316 ボエルの訓練
お酒はグラス半分程度ならフィリップも足取りはしっかりしていたので、屋根を飛び交い城壁を飛び越えて難なく帰宅。まだ体は夜型になっていなかったのですぐに眠りに落ち、朝になるとボエルに体温チェックで起こされた。
「やっぱり高い……仮病じゃないよな?」
「なんで疑うんだよ~」
「友達が聞けって言うから……」
「そいつらに言っておいて。つぎ疑ったら死刑って」
「言えるか!」
ボエルはフィリップの命令にツッコンだら掃除を始めたので、フィリップは声を掛ける。
「ねえ? 向こう行かないの??」
「向こうって……新居か??」
「うん。僕は寝てるからやることも少ないでしょ?」
「新居に行ってもやることねぇからな~……」
「いっぱいあるじゃん。近衛騎士になるんだから体力作りとか。友達と乱取りとかしたら? 新居の庭なら充分スペースあるでしょ?」
「お……おお! いいのかそれ??」
「大人しく寝てるから大丈夫。軽食と飲み物だけ用意しといて。戸締まりだけは忘れないでね」
「わかった!!」
ボエルはせめて掃除だけはと急いでやって出て行く。そのフィリップは厄介払いができたと心地良く眠りに就くのであった。
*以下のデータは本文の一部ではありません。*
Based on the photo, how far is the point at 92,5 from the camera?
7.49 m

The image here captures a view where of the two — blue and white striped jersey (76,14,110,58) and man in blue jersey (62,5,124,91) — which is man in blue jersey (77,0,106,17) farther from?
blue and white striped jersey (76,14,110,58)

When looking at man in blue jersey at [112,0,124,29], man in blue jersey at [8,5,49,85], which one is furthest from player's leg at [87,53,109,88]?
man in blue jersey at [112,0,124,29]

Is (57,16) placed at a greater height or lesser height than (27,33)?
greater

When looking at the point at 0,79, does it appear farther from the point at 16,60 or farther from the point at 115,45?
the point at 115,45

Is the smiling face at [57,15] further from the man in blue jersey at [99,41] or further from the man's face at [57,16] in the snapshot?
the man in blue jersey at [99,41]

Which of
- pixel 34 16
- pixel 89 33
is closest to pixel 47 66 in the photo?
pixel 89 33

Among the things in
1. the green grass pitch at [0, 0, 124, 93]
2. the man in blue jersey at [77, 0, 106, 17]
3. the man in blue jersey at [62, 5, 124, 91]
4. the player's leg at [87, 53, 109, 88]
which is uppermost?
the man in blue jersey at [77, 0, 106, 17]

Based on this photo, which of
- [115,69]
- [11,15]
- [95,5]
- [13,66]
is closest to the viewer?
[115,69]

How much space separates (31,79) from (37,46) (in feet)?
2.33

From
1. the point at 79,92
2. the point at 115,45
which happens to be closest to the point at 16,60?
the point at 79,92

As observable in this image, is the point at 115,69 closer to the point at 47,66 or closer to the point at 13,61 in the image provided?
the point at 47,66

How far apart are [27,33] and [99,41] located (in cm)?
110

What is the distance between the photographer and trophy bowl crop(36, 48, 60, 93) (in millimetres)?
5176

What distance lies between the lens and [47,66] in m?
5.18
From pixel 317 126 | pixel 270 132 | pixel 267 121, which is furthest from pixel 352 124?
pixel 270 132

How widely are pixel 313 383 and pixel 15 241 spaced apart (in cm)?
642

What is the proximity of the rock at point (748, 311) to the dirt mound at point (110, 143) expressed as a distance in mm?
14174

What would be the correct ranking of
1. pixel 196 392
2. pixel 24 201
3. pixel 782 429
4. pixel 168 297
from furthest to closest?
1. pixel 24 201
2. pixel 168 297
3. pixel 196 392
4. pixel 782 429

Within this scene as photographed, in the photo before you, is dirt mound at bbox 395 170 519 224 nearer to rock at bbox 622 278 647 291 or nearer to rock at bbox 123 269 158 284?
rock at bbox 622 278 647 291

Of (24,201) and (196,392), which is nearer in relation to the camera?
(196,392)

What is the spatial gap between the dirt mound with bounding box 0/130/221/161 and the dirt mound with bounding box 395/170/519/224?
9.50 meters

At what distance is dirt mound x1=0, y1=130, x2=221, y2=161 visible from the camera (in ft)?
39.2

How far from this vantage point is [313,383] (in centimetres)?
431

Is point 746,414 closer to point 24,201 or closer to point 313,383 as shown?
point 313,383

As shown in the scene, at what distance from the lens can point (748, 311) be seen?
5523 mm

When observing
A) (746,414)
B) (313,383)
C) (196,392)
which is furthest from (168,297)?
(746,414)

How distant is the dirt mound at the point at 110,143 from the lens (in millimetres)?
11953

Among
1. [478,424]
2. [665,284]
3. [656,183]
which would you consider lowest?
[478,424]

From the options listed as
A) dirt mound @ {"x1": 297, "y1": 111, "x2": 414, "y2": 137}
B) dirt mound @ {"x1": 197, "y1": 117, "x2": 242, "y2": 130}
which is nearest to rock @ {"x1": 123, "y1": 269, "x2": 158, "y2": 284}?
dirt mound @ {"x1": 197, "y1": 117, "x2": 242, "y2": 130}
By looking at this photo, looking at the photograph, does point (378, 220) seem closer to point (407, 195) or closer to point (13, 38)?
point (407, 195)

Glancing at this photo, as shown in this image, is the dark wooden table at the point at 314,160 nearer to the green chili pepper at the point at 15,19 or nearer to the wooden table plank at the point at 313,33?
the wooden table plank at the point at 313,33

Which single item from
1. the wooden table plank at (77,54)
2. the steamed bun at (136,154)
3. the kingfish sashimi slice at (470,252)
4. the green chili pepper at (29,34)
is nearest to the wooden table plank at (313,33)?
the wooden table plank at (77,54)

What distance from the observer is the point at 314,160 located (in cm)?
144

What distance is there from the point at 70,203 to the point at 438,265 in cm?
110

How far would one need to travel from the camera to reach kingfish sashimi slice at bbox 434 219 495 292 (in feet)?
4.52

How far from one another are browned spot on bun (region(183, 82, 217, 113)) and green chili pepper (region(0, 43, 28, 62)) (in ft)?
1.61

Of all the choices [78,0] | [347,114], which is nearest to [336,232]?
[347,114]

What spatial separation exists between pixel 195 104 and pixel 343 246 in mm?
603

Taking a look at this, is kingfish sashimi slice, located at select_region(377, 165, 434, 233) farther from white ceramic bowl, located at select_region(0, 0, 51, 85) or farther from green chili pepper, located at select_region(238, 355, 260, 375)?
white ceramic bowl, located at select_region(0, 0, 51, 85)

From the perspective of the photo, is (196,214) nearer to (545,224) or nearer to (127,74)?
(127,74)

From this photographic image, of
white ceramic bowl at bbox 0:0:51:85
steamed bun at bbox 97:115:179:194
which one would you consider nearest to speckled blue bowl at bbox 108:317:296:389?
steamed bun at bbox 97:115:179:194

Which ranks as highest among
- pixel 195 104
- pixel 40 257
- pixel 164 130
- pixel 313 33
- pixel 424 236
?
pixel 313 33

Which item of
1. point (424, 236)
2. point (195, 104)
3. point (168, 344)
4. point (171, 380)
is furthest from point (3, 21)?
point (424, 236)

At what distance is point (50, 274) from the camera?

それから3日、ボエルは毎日体を動かしているからかすこぶる機嫌がいい。ちょっと話を聞いてみたら、フィリップは少し心配なことがある模様。
4日目はお昼すぎに起きたフィリップは、身支度を自分でして部屋を出た。たまに人と擦れ違うとヒソヒソ「ついにメイドに捨てられた」とか言われていたけど気にせず歩き、人の目がなくなった瞬間に隠れて移動。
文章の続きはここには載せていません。